Le bras-de-fer avec Pékin commencé avec l’administration Trump se poursuit avec la nouvelle équipe. Il se durcit même. La liste des sociétés technologiques chinoises, interdites de commercer avec des compagnies américaines au nom de la sécurité nationale s’est allongée. Dans le même temps, des pistes d’alliances industrielles se dessinent entre les États-Unis et le Japon, voire même l’Europe pour isoler la Chine. Avec comme tête de pont, le groupe GlobalFoundries, l'unique concurrent occidental dans le domaine des fonderies de semi-conducteurs. En Chine, dans le même temps, les autorités poussent aussi pour plus de capacités de production dans le domaine des semi-conducteurs. Elles réalisent des investissements massifs, pour s’affranchir du matériel taïwanais, coréen, mais aussi des outils américains et européens. Pour l’heure, sans atteindre les résultats escomptés.

EN BREF

La Turquie et la Libye confirment leur accord controversé de délimitation maritime

Controversé, car il met les voisins méditerranéens, notamment la Grèce devant le fait accompli. Mais il cimente la relation entre Ankara et le gouvernement de Tripoli. Hier, le président turc et le Premier ministre libyen l'ont réaffirmé, cet accord. Assorti d’accords commerciaux et de coopération. Les entreprises turques, déjà bien établies avant la guerre, pourraient participer à la construction de centrales électriques, d'un nouveau terminal à l'aéroport, d'un centre commercial, voire à des prospections d’hydrocarbures. Depuis la mise en place du gouvernement de transition, les visites de délégations étrangères se multiplient en Libye. D'après le site Africa Intelligence, le PDG de Total, le français Patrick Pouyanné est attendu lui-même à Tripoli la semaine prochaine.

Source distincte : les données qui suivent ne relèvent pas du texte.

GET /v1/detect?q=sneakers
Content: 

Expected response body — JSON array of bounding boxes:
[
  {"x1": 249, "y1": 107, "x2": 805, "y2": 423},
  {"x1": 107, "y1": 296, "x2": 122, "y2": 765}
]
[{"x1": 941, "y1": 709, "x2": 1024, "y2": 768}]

Le gouvernement canadien vole au secours de la compagnie nationale Air Canada

Il se refusait jusqu'ici à porter secours au secteur. Mais un accord pour un plan d'aide financier sous la forme de prêts a été trouvé hier pour sauver Air Canada qui a vu son chiffre d'affaires s'effondrer de 70%. L'État apporte un soutien d'environ 3,9 milliards d'euros. Sous condition : rembourser les clients dont les billets ont été annulés du fait de la pandémie. Et ne plus supprimer d'emplois. La compagnie a déjà licencié plus de 20 000 salariés depuis le début de la crise.